**Text extract:**
━━━━━━━━
This is an entry in this month’s contest “What Inspired You To Start Growing Your Own Food?”. Be sure to rate this article!
I was not raised to be a gardener. It’s not that I didn’t like plants; I went to sleep on warm summer nights surrounded by the fragrance of the honeysuckle under my bedroom window and helped my mom water the pots of ivy that filled our home. Next door, my grandmother had beautiful beds full of rose bushes and irises. Elephant ears grew in the backyard and the shade of the pecan trees made the patio a heavenly place often filled with the laughter of children. Grandma kept a small kitchen garden behind the fenced yard and we grew up eating fresh vegetables that sometimes we helped pick. But me, a gardener? No way! I was going to be a singer or raise race horses. I couldn’t be bothered with grubbing around in the dirt pulling weeds …
Even after I got married, I wasn’t interested in gardening. We bought a house with a bed full of “can’t-kill-it-if-you-try” Purple Jew by the front door and sometimes I actually remembered to water it. And sometimes I didn’t. It grew anyway and most of the time I ignored it.
Then I had kids and got on a do-it-yourself kick. I made my own baby food, bought a meat grinder so I could turn marked-down roasts into lean ground meat and had dozens of books on cooking, canning and, of course, raising your own vegetables.
That’s the year I decided I wanted a vegetable garden. I searched seed catalogs for months finding and ordering the perfect seeds – tomatoes, okra, cucumbers, lettuce, spinach and watermelon. The seeds began arriving toward the end of March, but the kids were sick and it wasn’t until the last week of April that I actually got around to picking a spot in the backyard for the garden.
“This is perfect,” I told my husband. “The dirt’s got to be great – I mean, look at it. You haven’t mown in a couple of weeks and the weeds are six feet tall.”
“Uh, yeah. Whatever you say, babe.” My husband, raised on a dairy farm in Ohio, smiled indulgently and spent the weekend building a fence to keep inquisitive toddlers and bouncing dogs from the soon-to-be bountiful garden.
On Monday he went back to work. Having just started his own business, it was a couple of weeks before he had a chance to help me again. It was mid-May before he had a chance to rent a tiller.
I watched him churn the hot, hard Texas soil into what I just knew was going to be a fabulous home for the seeds that had earlier arrived in the mail. He made another trip around the bed with the tiller and then another, grinding in some goat manure that I had located and hauled home in plastic trash bags. When he was done, he looked at the dirt and scratched his head.
“I don’t know, honey. I don’t garden, but this soil looks like it might need some more work and the weather’s going to be getting real hot soon – you might should have started this garden a bit earlier.”
━━━━━━━━
**Written problem 1:** Starting with the line of the listing that contains "What is the" and going through the last line of the listing, give those lines as a numbered list, leaving out any blank lines.

**Material for the task:**
━━━━━━━━
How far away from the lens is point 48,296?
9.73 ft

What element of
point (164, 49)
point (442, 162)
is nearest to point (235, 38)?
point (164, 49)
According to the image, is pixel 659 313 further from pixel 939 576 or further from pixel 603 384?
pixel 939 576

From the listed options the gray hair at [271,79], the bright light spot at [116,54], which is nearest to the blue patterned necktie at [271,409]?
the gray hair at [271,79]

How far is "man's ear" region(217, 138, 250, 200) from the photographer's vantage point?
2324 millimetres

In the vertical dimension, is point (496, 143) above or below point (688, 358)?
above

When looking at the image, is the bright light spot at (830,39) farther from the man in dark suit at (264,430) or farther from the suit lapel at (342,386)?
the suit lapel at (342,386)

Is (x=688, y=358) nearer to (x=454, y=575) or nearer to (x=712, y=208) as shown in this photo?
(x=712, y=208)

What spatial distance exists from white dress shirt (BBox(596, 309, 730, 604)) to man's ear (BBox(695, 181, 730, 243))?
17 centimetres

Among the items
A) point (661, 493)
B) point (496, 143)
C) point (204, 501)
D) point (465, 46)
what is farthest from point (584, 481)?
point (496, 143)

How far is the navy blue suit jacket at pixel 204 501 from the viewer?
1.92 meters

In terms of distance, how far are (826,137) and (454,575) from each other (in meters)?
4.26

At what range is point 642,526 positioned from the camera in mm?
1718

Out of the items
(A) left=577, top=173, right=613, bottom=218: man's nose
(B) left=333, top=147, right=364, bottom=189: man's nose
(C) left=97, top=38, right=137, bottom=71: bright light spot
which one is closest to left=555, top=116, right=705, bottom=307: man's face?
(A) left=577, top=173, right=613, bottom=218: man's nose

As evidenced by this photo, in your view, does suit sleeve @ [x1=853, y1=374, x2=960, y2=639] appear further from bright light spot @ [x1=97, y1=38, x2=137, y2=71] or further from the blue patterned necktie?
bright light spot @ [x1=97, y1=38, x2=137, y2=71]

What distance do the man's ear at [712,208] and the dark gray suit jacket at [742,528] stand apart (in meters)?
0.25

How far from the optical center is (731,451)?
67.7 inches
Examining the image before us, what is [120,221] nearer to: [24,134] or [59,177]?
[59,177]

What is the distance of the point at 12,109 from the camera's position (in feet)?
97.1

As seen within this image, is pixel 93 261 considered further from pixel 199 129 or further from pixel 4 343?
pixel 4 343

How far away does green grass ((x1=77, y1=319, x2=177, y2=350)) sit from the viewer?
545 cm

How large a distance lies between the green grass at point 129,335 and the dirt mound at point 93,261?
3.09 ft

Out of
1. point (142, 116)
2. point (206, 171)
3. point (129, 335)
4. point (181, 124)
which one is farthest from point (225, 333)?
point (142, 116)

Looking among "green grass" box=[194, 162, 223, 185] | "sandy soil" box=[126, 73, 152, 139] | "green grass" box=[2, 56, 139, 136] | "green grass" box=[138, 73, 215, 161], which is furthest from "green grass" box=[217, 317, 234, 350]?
━━━━━━━━
**Written problem 2:** Translate this sentence from the gardening essay into Spanish: "It was mid-May before he had a chance to rent a tiller."

**Response 1:**
1. What is the distance of the point at 12,109 from the camera's position (in feet)?
2. 97.1
3. As seen within this image, is pixel 93 261 considered further from pixel 199 129 or further from pixel 4 343?
4. pixel 4 343
5. How far away does green grass ((x1=77, y1=319, x2=177, y2=350)) sit from the viewer?
6. 545 cm
7. How large a distance lies between the green grass at point 129,335 and the dirt mound at point 93,261?
8. 3.09 ft
9. Out of
10. 1. point (142, 116)
11. 2. point (206, 171)
12. 3. point (129, 335)
13. 4. point (181, 124)
14. which one is farthest from point (225, 333)?
15. point (142, 116)
16. Looking among "green grass" box=[194, 162, 223, 185] | "sandy soil" box=[126, 73, 152, 139] | "green grass" box=[2, 56, 139, 136] | "green grass" box=[138, 73, 215, 161], which is furthest from "green grass" box=[217, 317, 234, 350]?

**Response 2:** Ya era mediados de mayo cuando tuvo la oportunidad de alquilar un motocultor.